The Graeco-Persian Wars are the beginning of the western tradition of Orientalism, the point of origin of preconceived archetypes describing the East as fundamentally different from and weaker than the West. The aim of this unit is to guide students towards the in-depth study of key events in the history of the Achaemenid Persian Empire and key aspects of its rich and varied culture. Special attention will be placed on understanding the creation of the first truly multi-cultural empire of the ancient world and of the politics behind it, such as the so-called first charter of human rights, the Cyrus Cylinder. We will also study the intercultural communication and the mutual influences between East and West before turning to the culture clash between Persians and Greeks and Herodotus’ Histories, which constitute one of the roots of modern Orientalism. Finally, we will look at the reception of the Persian Empire in art and literature up to the present.
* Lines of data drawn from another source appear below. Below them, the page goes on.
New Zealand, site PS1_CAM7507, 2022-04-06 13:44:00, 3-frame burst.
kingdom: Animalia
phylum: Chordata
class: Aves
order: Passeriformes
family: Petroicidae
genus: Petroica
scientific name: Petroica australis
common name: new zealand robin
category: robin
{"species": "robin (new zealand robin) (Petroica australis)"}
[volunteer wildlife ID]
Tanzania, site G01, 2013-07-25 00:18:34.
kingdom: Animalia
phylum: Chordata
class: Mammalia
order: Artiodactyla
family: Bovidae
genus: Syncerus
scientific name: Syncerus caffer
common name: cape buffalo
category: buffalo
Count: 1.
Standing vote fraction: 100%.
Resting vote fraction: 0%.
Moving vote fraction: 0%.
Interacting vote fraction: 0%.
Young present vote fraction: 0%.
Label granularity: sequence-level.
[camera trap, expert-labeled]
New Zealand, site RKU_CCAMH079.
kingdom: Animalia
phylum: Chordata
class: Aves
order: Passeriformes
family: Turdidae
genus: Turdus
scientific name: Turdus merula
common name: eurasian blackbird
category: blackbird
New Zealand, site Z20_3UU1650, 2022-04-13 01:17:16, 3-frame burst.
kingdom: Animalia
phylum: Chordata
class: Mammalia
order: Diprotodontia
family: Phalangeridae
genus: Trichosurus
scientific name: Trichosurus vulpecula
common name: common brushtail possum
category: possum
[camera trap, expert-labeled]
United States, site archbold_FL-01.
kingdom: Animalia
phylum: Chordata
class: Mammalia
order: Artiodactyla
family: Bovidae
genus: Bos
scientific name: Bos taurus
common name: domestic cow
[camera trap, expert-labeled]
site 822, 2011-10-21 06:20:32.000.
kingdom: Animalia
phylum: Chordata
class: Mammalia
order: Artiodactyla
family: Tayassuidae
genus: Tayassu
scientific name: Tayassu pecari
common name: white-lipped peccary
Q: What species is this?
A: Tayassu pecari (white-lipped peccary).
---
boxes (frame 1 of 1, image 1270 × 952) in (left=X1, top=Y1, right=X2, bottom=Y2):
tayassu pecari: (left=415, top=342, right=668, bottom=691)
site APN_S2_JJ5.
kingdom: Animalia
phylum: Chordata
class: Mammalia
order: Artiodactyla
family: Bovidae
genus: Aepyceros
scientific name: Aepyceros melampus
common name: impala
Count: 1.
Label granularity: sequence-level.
Intended learning outcomes

On successful completion of this unit students will have:

  1. developed a detailed knowledge and critical understanding of the history and culture of the Persian Empire.
  2. had some experience in handling and evaluating extracts from key pieces of literary and material historical sources concerning the Persian Empire.
  3. demonstrated the ability to identify and evaluate pertinent evidence/data in order to illustrate/demonstrate a cogent argument.

Teaching details

This unit will involve a combination of independent investigative activities, long- and short-form lectures, and discussion. Students will be expected to engage with materials and participate on a weekly basis. Feedback will be provided for both formative and summative assessments, and this will be supported by meetings with tutors.

Assessment Details

3,000 word essay (100%).

Reading and References

  • Pierre Briant, From Cyrus to Alexander, A history of the Persian Empire (Winona Lake 2002)
  • Maria Brosius, The Persian Empire from Cyrus II to Artaxerxes II, London 2000
  • Amelie Kuhrt, The Ancient Near East, New York and London 1995
  • Marc Van de Mieroop, A History of the Ancient Near East, Oxford 2007
  • Daniel C. Snell, A Companion to the Ancient Near East, Oxford 2005.
  • Josef Wiesehöfer, Ancient Persia, From 550 BC to 650 AD, London 2001.